*** THE DATA ***

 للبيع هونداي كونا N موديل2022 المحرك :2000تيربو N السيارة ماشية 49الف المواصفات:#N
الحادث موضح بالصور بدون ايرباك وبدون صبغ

*** End of THE DATA ***
*** THE DATA ***

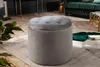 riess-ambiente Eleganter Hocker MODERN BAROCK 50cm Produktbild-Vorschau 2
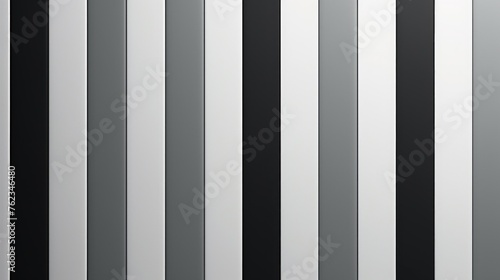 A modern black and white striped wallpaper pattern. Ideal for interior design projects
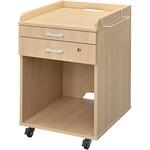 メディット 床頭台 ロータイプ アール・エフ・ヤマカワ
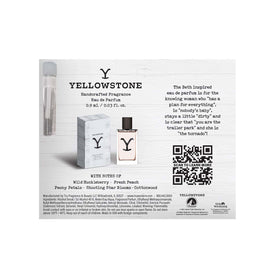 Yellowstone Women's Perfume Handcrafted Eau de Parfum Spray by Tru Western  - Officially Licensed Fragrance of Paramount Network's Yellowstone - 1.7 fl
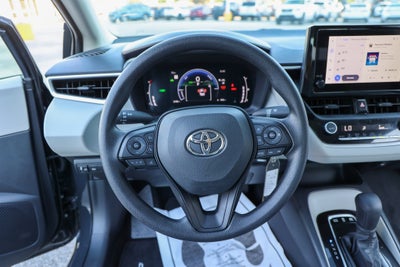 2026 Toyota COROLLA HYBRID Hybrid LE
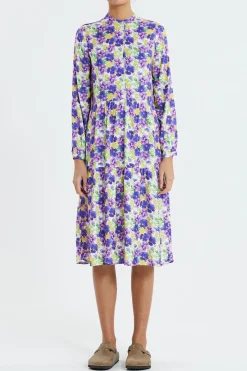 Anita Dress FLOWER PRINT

*** End of THE DATA ***

Above are records; repeat only the lines starting at the line with "للبيع هونداي كونا" and ending at the line with "الحادث موضح بالصور بدون ايرباك وبدون صبغ", exactly as they appear, both included.

* _TASK RESPONSE_:
 للبيع هونداي كونا N موديل2022 المحرك :2000تيربو N السيارة ماشية 49الف المواصفات:#N
الحادث موضح بالصور بدون ايرباك وبدون صبغ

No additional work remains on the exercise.